Someone handed me a book today. It actually looked pretty promising, actually. It's a collection of anecdotes and stories, nothing so concise as a memoir, but none the less, slice of life. It looked, interesting, so I grabbed it off the Free to Good Home Bookcase (yeah, my department has a free to good home book case), and I started reading it.
Now, the cover looked good. It looked professional, even. But then I started reading it. In the three pages that I read, I could tell beyond a doubt that it was a vanity press. I couldn't tell what the author was trying to say, there were terrible typos, factual data missing, and I even came across a place where the author was going to fix something and never got back to it (it was a string of letters in alphabetical order, I use DEAD BEEF myself).
Suspicious that this book, recommended as a good book, was actually a vanity press, i looked up the publisher. I am a research scientist by trade, and yeah: Vanity press.
I recognized so quickly it was a self published book, that I didn't even go through the whiny "How did this get published moment." You know the moment, where you read a terrible book--or more accurately, a book that you think is terrible--and think to yourself "Well, this got published," then you whinge on about 'if this got published, then why can't my book get published?'
I know we should all avoid these moments in our lives, and I have to admit that plenty of people say exactly these sorts of things to me all the time. But I'm ruined. I can't even rise to the bait anymore.
I think someone wore out the part of me that thinks that way. I have a friend. We'll call her Jen* for the time being. Jen doesn't like Twilight (Disclaimer: I'm not Jen, and I read the whole book. I know for a fact that Jen did not even read a chapter. While I'm not head over heels in love with Twilight, I can see why some people really enjoyed the book, and that's great for them). In fact, Jen takes every moment of her life to bash Twilight, specifically saying that "If that can get published, then I'm a shoe in." I've heard it so often that I now do the dreaded smile-and-nod. It's not that I don't agree (although, actually I don't agree with the "If x is crap and it got published, then my sort-of-almost-okay novel should also be published" idea), it's that I no longer care.
I've been working so hard at getting my own stuff into good shape that I just don't have the time to waste being annoyed at other peoples good fortune. Because that's what it comes down to when we think things like "If that got published, and my stuff is way better, it should be published to." What we're really saying is, "Damn they got lucky to get their piece of crap published, and I'm very unlucky for not getting my stellar piece of divinity on toast published." And that's not the case.

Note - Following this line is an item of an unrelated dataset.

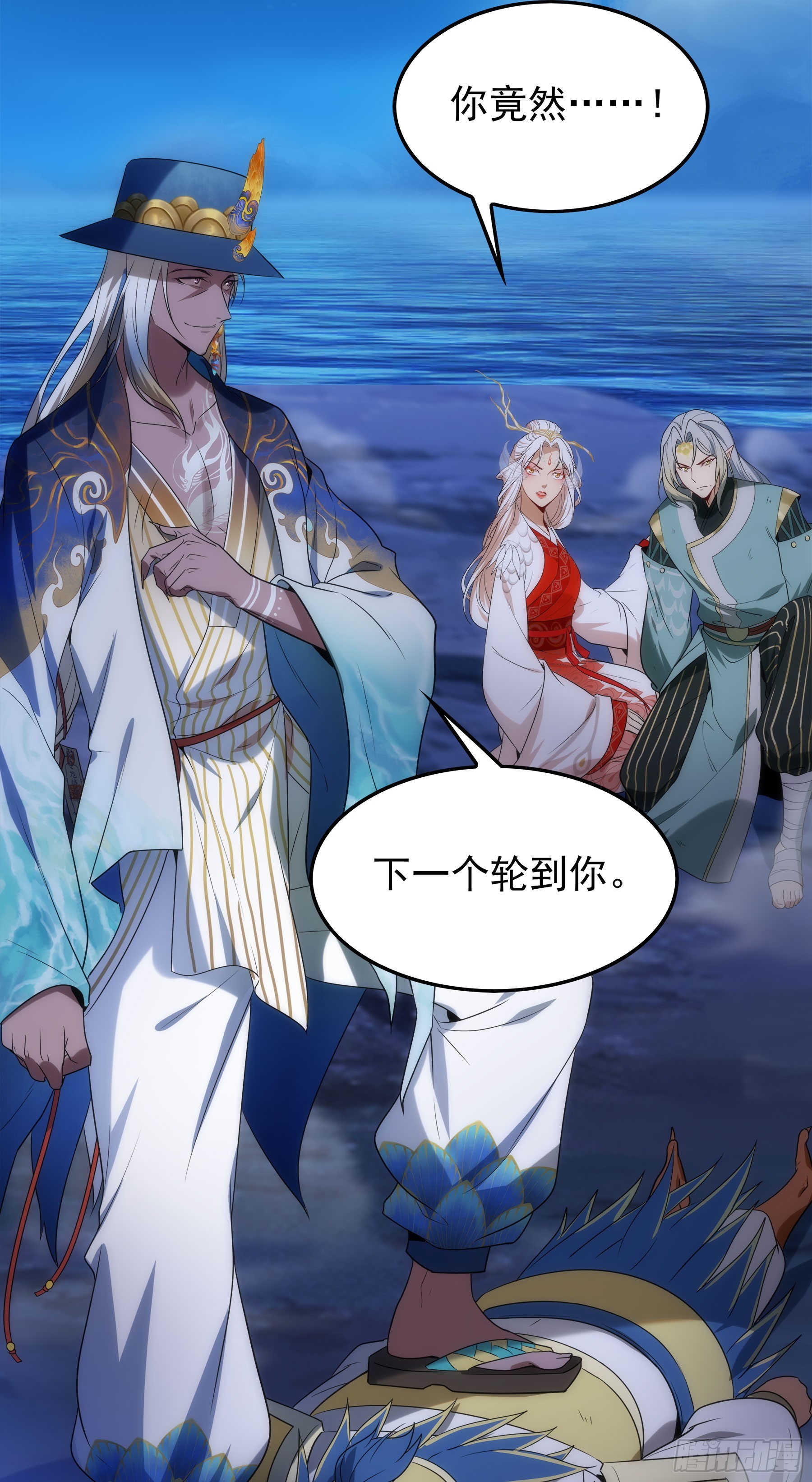 翙羽篇&middot;18话&nbsp;共斗之鸟(1/2)-第51话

The more I work on this process, the more I see that my crazy dream about carving offers out of stone wasn't that far fetched. It is hard work to put together something that anyone will consider, let alone offer to represent, and that's not even getting into the whole actually selling and publishing the book thing. It is Hard Work. Yes, there is some luck, but my friend really fails to see that even the worst book she's ever read was edited by the author, probably more than once, edited by an agent, edited by the editors at the publisher, and probably edited once more before actually passing the gate to being published. In short, lots and lots of work went into that book. Mountains more work goes into a book than goes into a first draft, and that's why first drafts are so obvious. So obvious that I can spot one, even when it's dressed up in book clothing.
It really did look professional, until I read any of it.